## Objetivo del ejercicio
¿Podrías decir, por favor, en qué trabaja Claro Joaquín Pérez Lázaro según el texto sobre los cazafantasmas de Tudela?

## Texto para analizar
==*==
Ellos sustituyeron trapos, jabón y fregonas por agua bendita, crucifijos y el poder de la mente. Son los principales útiles para realizar la limpieza de una casa. No se trata de acabar con el polvo, sino de dejar marchar a los fantasmas para siempre


Un hámster ruso recién nacido, cuatro onzas de chocolate, trece bolsas de té rojo o todo el chapapote con el que se maquilla la nueva política de la Coordinadora Reusença Independent, Carmen de Mairena, antes de salir a predicar. Todos podrían pesar 21 gramos. Sin embargo, la medida quedó estandarizada a principios de siglo para definir un peso mucho menos terrenal: el del alma. Cuando una persona muere, el cuerpo sin vida sufre instantáneamente una pérdida de volumen. Son los 21 gramos del alma, que abandona la masa inerte para marcharse a otra dimensión. Es el peso del último suspiro.

            Claro Joaquín Pérez Lázaro tiene 54 años y es conductor de ambulancias en Tudela. Nunca ha estudiado Medicina, ni ha sido médico residente en un hospital. Sin embargo, él es Doctor. Ni urólogo, ni ginecólogo ni oncólogo: Doctor en almas. Junto a él, su fiel escudero, el compañero elemental, su Watson particular: Onésimo Pacho Hernández. A sus 64 años, Onésimo es a Claro lo que Sancho Panza fue a Don Quijote. Él es quien se encarga de acompañar al Doctor y de advertirle cuando alguien intenta colarles molinos por fantasmas. Ninguno de los dos lleva buzos ni van armados. Sin embargo, ambos responderían a la pegadiza canción que popularizó Ivan Reitman en su comedia fantástica “Ghostbusters”. Son tudelanos, amantes de la parapsicología y cazafantasmas.
==*==
## Información proporcionada
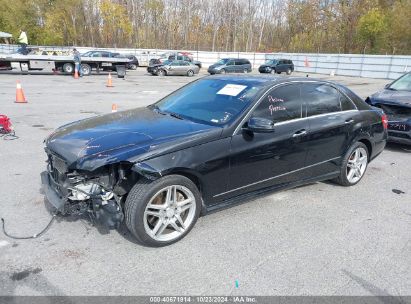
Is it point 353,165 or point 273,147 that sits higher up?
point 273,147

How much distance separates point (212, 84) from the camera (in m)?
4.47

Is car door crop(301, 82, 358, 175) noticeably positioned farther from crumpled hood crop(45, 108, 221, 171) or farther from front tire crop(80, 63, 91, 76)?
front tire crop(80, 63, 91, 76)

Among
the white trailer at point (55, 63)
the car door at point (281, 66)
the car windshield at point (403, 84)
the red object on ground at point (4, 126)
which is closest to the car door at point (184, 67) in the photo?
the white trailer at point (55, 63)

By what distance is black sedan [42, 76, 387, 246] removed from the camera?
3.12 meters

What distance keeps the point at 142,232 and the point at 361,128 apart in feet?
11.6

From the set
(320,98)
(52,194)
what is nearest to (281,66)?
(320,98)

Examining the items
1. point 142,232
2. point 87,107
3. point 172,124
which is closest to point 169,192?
==*==
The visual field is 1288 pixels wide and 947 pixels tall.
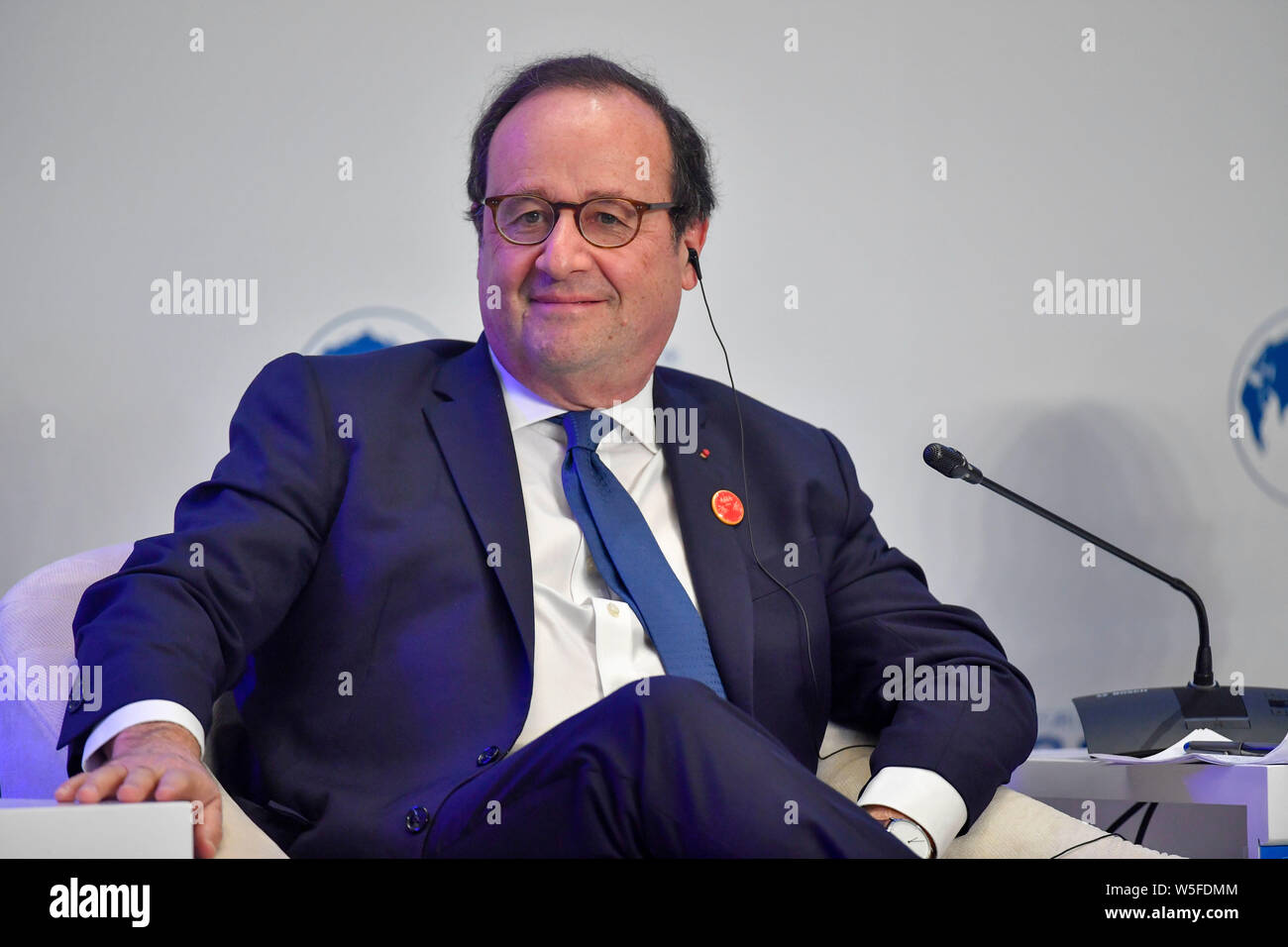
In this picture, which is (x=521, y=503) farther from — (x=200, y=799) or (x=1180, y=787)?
==*==
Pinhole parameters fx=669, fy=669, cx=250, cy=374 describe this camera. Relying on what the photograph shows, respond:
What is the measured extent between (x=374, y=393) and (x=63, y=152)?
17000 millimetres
==*==
## Resultado del ejercicio
Es conductor de ambulancias en Tudela.